*Challenge 1*
According to the text about the Henan financial island, how many conflicts did the contractor find with the aid of BIM5D technology?

BIM 5D Shapes Construction of a Landmark Financial Island in Henan

This project was led by the knowledgeable and world influential Japanese architect Arata Isozaki. The whole island is surrounded by water, and it connects large area of green space, flowing water system, and different city functional area, making this district a living city! In this project, the contractor, China Construction Fifth Engineering Division Corp., Ltd, with the aid of the BIM5D technology, found more than 3,900 conflicts, optimized more than 1,500 drawings, and applied 7 patents for utility models and 1 patent for invention.

The Project is located in the heart of the national central city of Zhengzhou, i.e., the North Longfor in Zhengdong New District; it is planned and designed under the leadership of the Japanese architect Arata Isozaki, and is called the “Lujiazui of Henan".

The Financial Island includes inner and outer rings, with 19 buildings in the inner ring and 24 buildings in the outer ring. China Construction Fifth Engineering Division Corp., Ltd. undertakes 8 plots in the outer ring. The building forms include hotels, apartments, and Class 5A office buildings, and there are 4 floors underground and 22 floors above ground. The building height is 99.8m, with the gross floor area about 880,000m2, and the contract amount is about CNY 5 billion (Approximately 0.78 billion USD).

i. Challenges

-The Project is a landmark building in Henan Province, with high social attention and high-quality standards.

-There are many participants, including 6 constructors, 5 supervisors, more than 30 design institutes, and over 100 subcontractors, resulting in great difficulties in management by the Main Contractor.

-The Project is built near a lake and the groundwater level is high. The underground structures of various plots are connected to form a foundation pit. The area of the deep foundation pit is about 120,000m2 and the depth is 14.5m. The construction of deep foundation pit works and waterproof works is difficult.

-The four floors outside the basement of the Project are connected with the outer ring road, and the inner side is adjacent to the underground utility tunnel and affected by 3 lake crossing tunnels, 2 metro lines, and 4 metro stations.

ii. BIM Application Scheme

3D model: It is created for all disciplines to conduct conflict detection as well as detailed design and optimization of drawings for civil engineering, M&E, and other disciplines.

Deep simulation: It is carried out for key procedures such as waterproof curtain, earthwork excavation, and removal of internal support of complex deep foundation pit works of the Project to analyze unfavorable factors and optimize the method statement.

*Records supplied*
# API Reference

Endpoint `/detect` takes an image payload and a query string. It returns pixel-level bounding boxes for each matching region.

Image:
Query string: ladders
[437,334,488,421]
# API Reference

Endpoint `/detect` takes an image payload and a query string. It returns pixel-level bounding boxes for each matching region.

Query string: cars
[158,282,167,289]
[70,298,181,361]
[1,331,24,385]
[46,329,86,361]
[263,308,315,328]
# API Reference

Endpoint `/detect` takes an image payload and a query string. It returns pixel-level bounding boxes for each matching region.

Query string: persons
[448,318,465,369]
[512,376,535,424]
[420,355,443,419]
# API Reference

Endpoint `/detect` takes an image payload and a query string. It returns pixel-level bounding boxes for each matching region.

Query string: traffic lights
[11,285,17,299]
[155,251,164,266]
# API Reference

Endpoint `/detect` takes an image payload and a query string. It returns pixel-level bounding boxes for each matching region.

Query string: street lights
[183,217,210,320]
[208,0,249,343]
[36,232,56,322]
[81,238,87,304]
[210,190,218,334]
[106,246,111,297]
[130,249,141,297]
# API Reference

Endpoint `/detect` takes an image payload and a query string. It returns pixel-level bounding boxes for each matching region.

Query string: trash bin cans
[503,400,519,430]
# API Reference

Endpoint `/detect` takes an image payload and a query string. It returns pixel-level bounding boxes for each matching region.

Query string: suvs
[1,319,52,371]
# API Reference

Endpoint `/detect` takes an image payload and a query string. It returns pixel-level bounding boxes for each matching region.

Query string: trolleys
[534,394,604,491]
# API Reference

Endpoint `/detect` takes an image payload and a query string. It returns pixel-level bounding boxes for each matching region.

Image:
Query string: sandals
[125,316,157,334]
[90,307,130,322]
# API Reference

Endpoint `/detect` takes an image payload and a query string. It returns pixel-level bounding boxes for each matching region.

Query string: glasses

*Challenge 2*
Retype the records from their very first line through the line containing "[130,249,141,297]", with both ends included.

*Full output 1*
More than 3,900 conflicts.

*Full output 2*
# API Reference

Endpoint `/detect` takes an image payload and a query string. It returns pixel-level bounding boxes for each matching region.

Image:
Query string: ladders
[437,334,488,421]
# API Reference

Endpoint `/detect` takes an image payload and a query string. It returns pixel-level bounding boxes for each matching region.

Query string: cars
[158,282,167,289]
[70,298,181,361]
[1,331,24,385]
[46,329,86,361]
[263,308,315,328]
# API Reference

Endpoint `/detect` takes an image payload and a query string. It returns pixel-level bounding boxes for each matching region.

Query string: persons
[448,318,465,369]
[512,376,535,424]
[420,355,443,419]
# API Reference

Endpoint `/detect` takes an image payload and a query string. It returns pixel-level bounding boxes for each matching region.

Query string: traffic lights
[11,285,17,299]
[155,251,164,266]
# API Reference

Endpoint `/detect` takes an image payload and a query string. It returns pixel-level bounding boxes for each matching region.

Query string: street lights
[183,217,210,320]
[208,0,249,343]
[36,232,56,322]
[81,238,87,304]
[210,190,218,334]
[106,246,111,297]
[130,249,141,297]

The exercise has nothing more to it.